The parties agree that the FCRA doesn’t provide any guidance on whether a furnisher has a duty to report post-discharge payments received. The only guidance that is at all close comes from a Federal Trade Commission regulation which supports Green Tree’s reading of the statute. It states, “A consumer report may include an account that was discharged in bankruptcy (as well as the bankruptcy itself), as long as it reports a zero balance due to reflect the fact that the consumer is no longer liable for the discharged debt.” 16 C.F.R. 600 app. § 607(b)(6) (2010). At least two other courts have found that a furnisher’s failure to report a consumer’s post-bankruptcy payments is not a violation – willful or otherwise – of the FCRA because such reporting may violate the bankruptcy rule’s automatic stay against debt collection. See Schueller v. Wells Fargo & Co., 559 Fed.Appx. 733, 737 (10th Cir. 2014) (dismissing plaintiff’s FCRA claim because reporting by mortgage company of an account as being discharged in bankruptcy with a zero balance was not inaccurate or misleading despite that plaintiff continued making mortgage payments to prevent repossession of his home); Horsch v. Wells Fargo, et al., No. 14-2638, 2015 WL 1344836, at *10 (E.D.Pa. March 24, 2015) (same).

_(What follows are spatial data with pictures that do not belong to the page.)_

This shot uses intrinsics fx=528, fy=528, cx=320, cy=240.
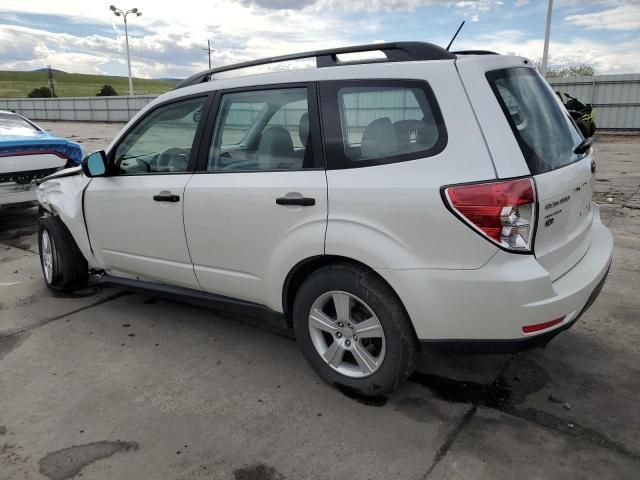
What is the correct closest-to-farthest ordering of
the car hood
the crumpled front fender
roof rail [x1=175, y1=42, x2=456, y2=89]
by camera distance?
roof rail [x1=175, y1=42, x2=456, y2=89] < the crumpled front fender < the car hood

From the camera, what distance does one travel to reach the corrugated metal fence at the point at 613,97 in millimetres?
20453

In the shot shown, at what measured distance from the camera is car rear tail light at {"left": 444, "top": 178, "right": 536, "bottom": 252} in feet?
7.52

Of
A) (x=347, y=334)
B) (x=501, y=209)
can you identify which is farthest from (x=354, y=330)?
(x=501, y=209)

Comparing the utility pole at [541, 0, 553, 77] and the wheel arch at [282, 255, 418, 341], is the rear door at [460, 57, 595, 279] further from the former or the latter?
the utility pole at [541, 0, 553, 77]

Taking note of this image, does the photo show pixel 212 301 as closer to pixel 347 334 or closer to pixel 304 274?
pixel 304 274

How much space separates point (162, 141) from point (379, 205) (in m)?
1.97

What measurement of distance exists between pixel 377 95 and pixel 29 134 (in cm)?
672

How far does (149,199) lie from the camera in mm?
3570

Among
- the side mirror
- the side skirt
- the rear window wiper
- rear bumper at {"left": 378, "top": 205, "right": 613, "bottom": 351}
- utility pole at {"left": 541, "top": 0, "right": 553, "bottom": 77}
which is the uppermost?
utility pole at {"left": 541, "top": 0, "right": 553, "bottom": 77}

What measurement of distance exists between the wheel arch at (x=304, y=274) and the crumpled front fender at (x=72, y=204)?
6.63 ft


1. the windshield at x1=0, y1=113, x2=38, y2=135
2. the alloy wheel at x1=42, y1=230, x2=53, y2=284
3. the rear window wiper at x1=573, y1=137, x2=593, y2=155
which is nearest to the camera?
the rear window wiper at x1=573, y1=137, x2=593, y2=155

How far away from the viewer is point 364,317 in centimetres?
283

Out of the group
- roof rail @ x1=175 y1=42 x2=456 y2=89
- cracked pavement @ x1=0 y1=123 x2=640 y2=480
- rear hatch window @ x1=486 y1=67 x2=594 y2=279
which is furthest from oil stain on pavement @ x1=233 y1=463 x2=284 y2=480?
roof rail @ x1=175 y1=42 x2=456 y2=89

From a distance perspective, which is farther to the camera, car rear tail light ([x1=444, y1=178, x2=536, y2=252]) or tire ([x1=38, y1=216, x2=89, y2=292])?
tire ([x1=38, y1=216, x2=89, y2=292])
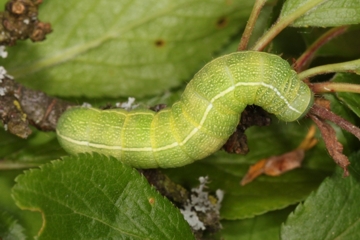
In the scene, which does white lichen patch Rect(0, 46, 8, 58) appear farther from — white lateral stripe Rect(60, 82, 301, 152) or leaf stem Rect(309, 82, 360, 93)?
leaf stem Rect(309, 82, 360, 93)

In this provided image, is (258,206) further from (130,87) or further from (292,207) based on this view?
(130,87)

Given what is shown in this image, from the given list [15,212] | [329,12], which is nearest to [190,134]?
[329,12]

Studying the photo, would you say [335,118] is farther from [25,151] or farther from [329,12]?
[25,151]

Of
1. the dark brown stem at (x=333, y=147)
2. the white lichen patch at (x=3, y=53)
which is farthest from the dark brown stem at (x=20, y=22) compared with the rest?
the dark brown stem at (x=333, y=147)

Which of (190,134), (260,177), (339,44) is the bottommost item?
(260,177)

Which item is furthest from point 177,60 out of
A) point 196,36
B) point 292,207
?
point 292,207

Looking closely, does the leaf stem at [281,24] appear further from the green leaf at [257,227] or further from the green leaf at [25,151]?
the green leaf at [25,151]
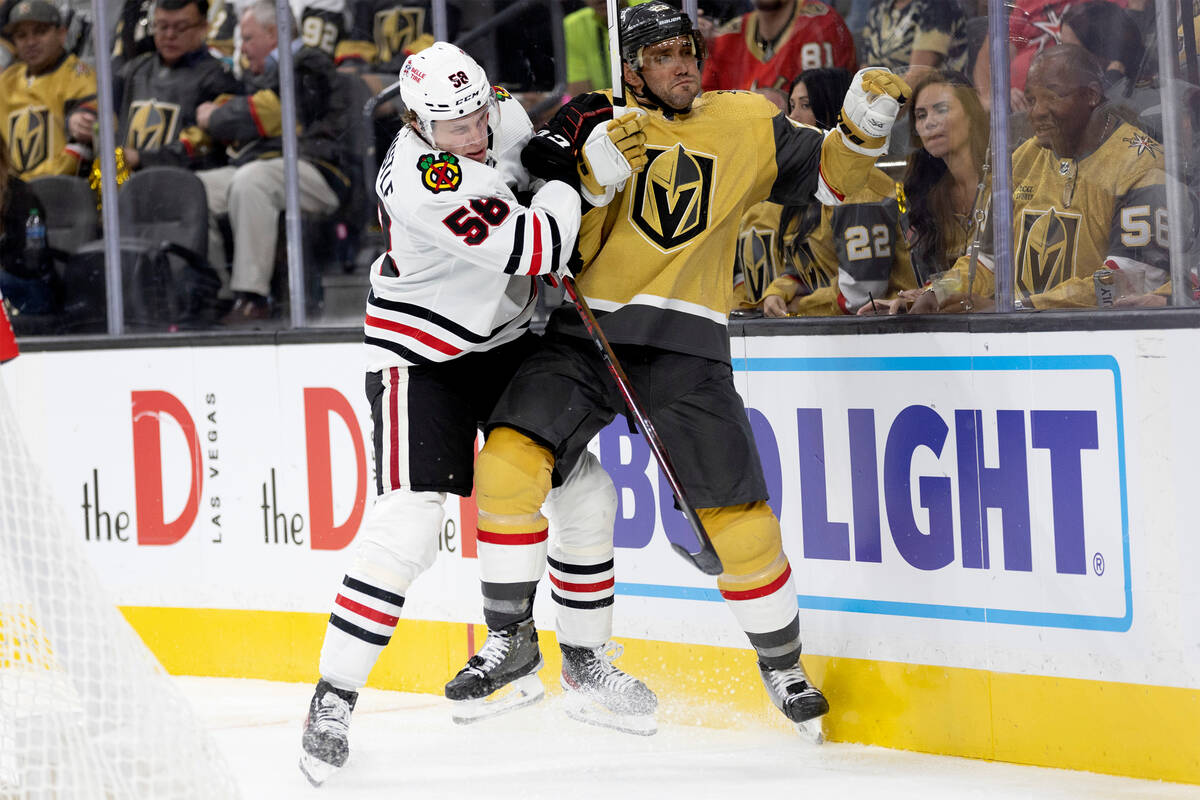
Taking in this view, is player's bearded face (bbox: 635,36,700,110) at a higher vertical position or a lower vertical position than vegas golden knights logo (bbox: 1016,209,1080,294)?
higher

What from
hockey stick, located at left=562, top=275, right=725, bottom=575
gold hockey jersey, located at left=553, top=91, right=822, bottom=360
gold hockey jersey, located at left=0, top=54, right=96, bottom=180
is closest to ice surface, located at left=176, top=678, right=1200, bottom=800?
hockey stick, located at left=562, top=275, right=725, bottom=575

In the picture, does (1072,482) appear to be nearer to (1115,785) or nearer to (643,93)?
(1115,785)

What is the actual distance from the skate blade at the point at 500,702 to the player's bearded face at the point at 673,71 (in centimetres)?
120

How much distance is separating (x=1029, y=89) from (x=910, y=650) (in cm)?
114

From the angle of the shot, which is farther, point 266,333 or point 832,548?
point 266,333

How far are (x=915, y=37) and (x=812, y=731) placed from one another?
1.45 m

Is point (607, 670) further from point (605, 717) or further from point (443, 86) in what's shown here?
point (443, 86)

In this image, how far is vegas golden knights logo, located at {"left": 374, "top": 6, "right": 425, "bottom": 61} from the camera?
415 cm

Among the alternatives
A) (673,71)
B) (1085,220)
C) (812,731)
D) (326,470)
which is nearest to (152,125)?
(326,470)

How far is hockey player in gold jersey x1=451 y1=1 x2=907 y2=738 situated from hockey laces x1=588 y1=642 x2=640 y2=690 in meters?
0.14

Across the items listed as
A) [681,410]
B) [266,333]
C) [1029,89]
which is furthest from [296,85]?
[1029,89]

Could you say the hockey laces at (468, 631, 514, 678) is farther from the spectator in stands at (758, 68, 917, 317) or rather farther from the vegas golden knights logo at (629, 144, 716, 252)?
the spectator in stands at (758, 68, 917, 317)

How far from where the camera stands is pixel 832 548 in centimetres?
334

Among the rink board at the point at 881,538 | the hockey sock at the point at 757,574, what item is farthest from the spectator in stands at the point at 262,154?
the hockey sock at the point at 757,574
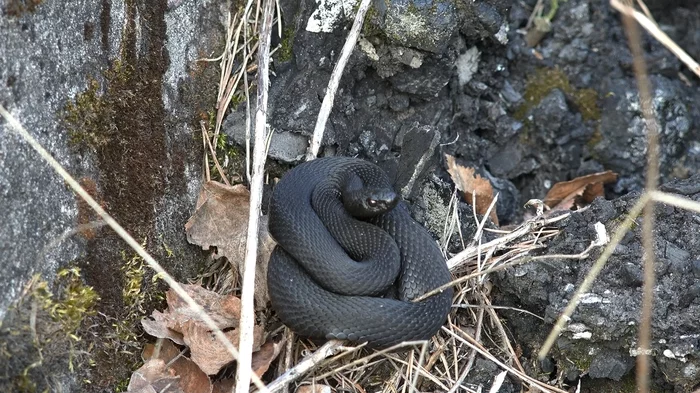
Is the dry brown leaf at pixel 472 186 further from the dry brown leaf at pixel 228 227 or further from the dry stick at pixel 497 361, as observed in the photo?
the dry brown leaf at pixel 228 227

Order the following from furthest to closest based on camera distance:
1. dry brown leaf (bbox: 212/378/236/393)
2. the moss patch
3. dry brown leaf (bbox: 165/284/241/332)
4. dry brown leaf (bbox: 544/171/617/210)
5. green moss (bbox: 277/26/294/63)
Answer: dry brown leaf (bbox: 544/171/617/210)
green moss (bbox: 277/26/294/63)
dry brown leaf (bbox: 165/284/241/332)
dry brown leaf (bbox: 212/378/236/393)
the moss patch

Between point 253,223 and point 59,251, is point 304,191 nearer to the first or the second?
point 253,223

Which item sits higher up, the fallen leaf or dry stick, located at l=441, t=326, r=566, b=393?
dry stick, located at l=441, t=326, r=566, b=393

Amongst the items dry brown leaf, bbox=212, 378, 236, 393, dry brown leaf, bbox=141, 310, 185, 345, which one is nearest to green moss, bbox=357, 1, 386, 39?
dry brown leaf, bbox=141, 310, 185, 345

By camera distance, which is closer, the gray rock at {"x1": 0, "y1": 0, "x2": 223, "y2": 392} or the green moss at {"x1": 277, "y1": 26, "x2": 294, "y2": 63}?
the gray rock at {"x1": 0, "y1": 0, "x2": 223, "y2": 392}

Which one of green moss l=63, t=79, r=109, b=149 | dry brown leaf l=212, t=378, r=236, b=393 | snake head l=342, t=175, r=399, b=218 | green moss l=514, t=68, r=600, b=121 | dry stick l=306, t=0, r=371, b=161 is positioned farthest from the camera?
green moss l=514, t=68, r=600, b=121

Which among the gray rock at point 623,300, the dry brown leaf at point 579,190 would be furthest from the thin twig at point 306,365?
the dry brown leaf at point 579,190

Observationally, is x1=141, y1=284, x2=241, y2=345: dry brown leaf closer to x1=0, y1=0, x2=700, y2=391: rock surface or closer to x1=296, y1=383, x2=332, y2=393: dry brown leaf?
x1=0, y1=0, x2=700, y2=391: rock surface
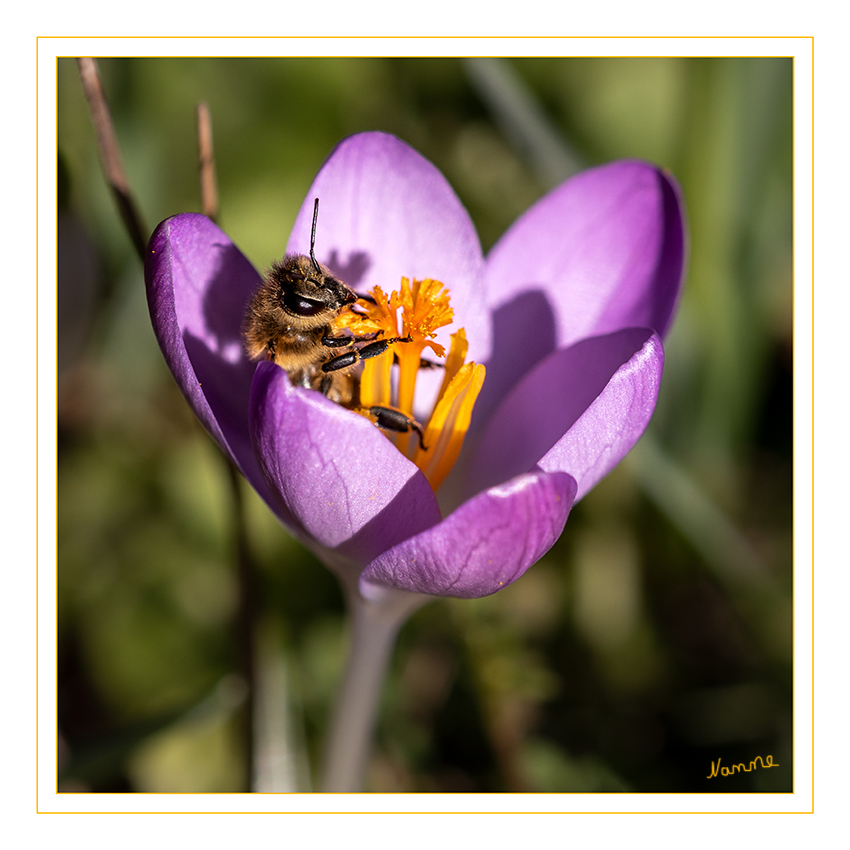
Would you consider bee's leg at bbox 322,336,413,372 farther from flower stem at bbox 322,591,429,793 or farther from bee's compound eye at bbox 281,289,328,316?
flower stem at bbox 322,591,429,793

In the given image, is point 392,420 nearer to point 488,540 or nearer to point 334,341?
point 334,341

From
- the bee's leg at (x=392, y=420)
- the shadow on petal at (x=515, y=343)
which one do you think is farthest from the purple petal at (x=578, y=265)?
the bee's leg at (x=392, y=420)

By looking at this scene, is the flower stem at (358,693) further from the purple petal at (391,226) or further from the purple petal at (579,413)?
the purple petal at (391,226)

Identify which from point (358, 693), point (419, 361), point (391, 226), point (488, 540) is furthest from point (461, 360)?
point (358, 693)

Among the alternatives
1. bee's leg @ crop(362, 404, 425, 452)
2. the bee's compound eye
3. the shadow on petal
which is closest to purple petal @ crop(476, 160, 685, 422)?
the shadow on petal

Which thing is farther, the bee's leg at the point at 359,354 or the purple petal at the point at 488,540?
the bee's leg at the point at 359,354
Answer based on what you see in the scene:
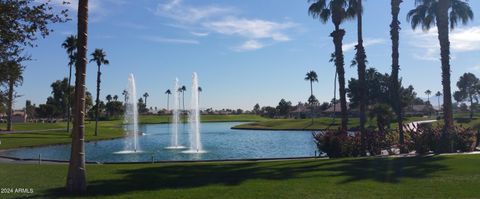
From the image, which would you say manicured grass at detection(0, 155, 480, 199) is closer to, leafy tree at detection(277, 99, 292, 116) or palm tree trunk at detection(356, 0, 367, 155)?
palm tree trunk at detection(356, 0, 367, 155)

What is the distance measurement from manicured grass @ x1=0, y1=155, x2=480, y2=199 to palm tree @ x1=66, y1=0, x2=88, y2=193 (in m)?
0.44

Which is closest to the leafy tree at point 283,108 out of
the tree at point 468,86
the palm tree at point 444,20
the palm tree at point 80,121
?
the tree at point 468,86

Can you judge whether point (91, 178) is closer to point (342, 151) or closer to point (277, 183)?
point (277, 183)

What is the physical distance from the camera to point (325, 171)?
59.8 ft

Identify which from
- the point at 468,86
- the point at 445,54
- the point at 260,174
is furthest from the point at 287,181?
the point at 468,86

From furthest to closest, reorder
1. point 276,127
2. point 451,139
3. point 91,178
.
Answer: point 276,127, point 451,139, point 91,178

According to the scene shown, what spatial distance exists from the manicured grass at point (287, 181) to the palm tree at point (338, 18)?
12.5 meters

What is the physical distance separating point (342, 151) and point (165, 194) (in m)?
15.0

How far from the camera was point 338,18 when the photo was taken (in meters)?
34.2

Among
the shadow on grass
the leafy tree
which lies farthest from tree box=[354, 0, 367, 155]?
the leafy tree

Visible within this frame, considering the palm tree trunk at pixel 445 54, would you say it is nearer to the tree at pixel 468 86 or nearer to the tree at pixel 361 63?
the tree at pixel 361 63

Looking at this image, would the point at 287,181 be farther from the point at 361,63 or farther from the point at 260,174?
the point at 361,63

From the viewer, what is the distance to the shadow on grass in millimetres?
15523

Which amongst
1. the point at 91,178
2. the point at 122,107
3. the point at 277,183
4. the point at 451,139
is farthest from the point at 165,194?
the point at 122,107
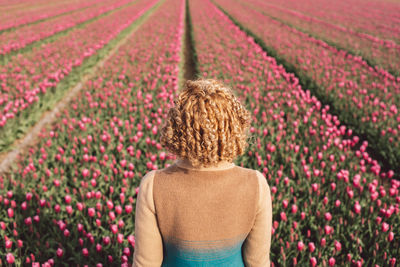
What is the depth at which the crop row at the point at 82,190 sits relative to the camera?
2.75 meters

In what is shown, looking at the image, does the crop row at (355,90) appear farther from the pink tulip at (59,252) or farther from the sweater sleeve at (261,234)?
the pink tulip at (59,252)

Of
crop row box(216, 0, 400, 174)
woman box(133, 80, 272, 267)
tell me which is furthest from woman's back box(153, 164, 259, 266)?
crop row box(216, 0, 400, 174)

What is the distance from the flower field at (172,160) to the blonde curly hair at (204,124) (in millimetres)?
293

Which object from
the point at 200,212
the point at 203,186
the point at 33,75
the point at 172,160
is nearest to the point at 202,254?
the point at 200,212

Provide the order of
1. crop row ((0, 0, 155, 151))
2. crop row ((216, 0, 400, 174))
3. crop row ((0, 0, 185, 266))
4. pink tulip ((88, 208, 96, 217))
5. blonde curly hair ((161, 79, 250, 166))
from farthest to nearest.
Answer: crop row ((0, 0, 155, 151))
crop row ((216, 0, 400, 174))
pink tulip ((88, 208, 96, 217))
crop row ((0, 0, 185, 266))
blonde curly hair ((161, 79, 250, 166))

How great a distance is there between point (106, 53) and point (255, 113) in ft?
29.8

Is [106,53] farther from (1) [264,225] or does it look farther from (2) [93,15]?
(1) [264,225]

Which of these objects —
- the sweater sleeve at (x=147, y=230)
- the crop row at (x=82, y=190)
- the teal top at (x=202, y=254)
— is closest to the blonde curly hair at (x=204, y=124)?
the sweater sleeve at (x=147, y=230)

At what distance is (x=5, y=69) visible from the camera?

The reasoning behind these opinions is that a consumer cannot be said to truly still “owe” a debt that has been discharged in bankruptcy, so reporting that no debt is owed is accurate. That is primarily due to the fact that the bankruptcy extinguishes only the debtor’s personal obligation on the property, but of course, the bank can repossess the property at any time because of its security interest in the property. In other words, the in rem obligation that runs with the property is not discharged in the bankruptcy. See Horsch, No. 14-2638, at *12-13. Otherwise, the debtor would end up with a free house. That was the consequence of Mr. Dixon choosing not to reaffirm the mortgage debt at the time he was discharged in bankruptcy. His personal debt to the bank was extinguished but the bank’s security interest in the property still existed.

Green Tree tells me that its concern was that if it reported Dixon’s payments, it would appear to be impermissibly collecting a debt and therefore violating the bankruptcy stay. (DE 78 at 6, citing Nedved Dep., 102:18-108:2.) Dixon doesn’t dispute that belief or challenge Green Tree’s motive. Nor does Dixon demonstrate that reporting his post-discharge payments is required under the law, or that it would not violate the bankruptcy stay. The bottom line is that the FCRA doesn’t address whether or how to report post-discharge payments. The FTC guidelines state that credit reports can include debts discharged in bankruptcy so long as they’re reported as discharged with a zero balance. 16 C.F.R. 600 app. § 607(b)(6). There is no evidence that Green Tree knew it violated the FCRA – if such reporting is even a violation – or that it acted in reckless disregard as to whether it was violating the FCRA. And at least a couple of cases find to the contrary. Schueller 559 Fed.Appx. at 737; Horsch, 2015 WL 1344836, at *10. In sum, Green Tree reports these accounts in the manner it does because it is concerned that reporting the way Dixon wants would violate bankruptcy law – a fact Dixon concedes. Ultimately, Green Tree’s reporting about Dixon is probably neither inaccurate, misleading nor incomplete. I say “probably” because I don’t need to decide the issue. But what I do know is that the law is ambiguous enough and Green Tree’s reading of it is reasonable enough, such that, as a matter of law, there is not a willful violation here.

In sum, for the reasons stated above, I will GRANT Green Tree’s request for summary judgment (DE 68) and DISMISS Dixon’s claims and DENY his request for oral argument (DE 79). The Clerk is directed to enter judgment in favor of Green Tree on all pending claims.